*** THE DATA ***

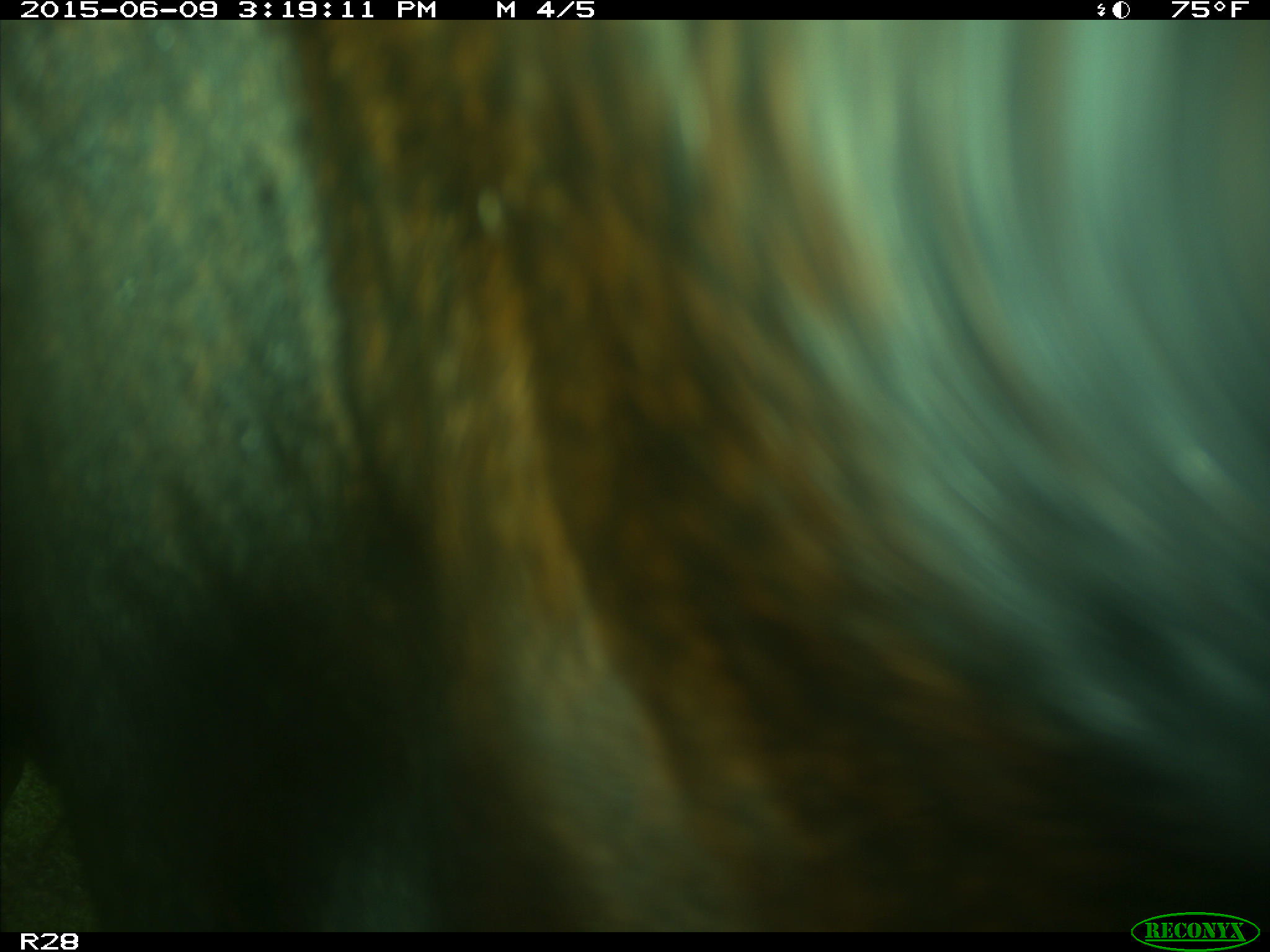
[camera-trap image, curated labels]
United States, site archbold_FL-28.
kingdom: Animalia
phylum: Chordata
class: Mammalia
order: Artiodactyla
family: Bovidae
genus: Bos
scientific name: Bos taurus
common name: domestic cow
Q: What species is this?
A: Bos taurus (domestic cow).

***

* [EXERCISE]: Set down the entries again without change. Leave the pictures out.

* [REPLY TO THE EXERCISE]:
[camera-trap image, curated labels]
United States, site archbold_FL-28.
kingdom: Animalia
phylum: Chordata
class: Mammalia
order: Artiodactyla
family: Bovidae
genus: Bos
scientific name: Bos taurus
common name: domestic cow
Q: What species is this?
A: Bos taurus (domestic cow).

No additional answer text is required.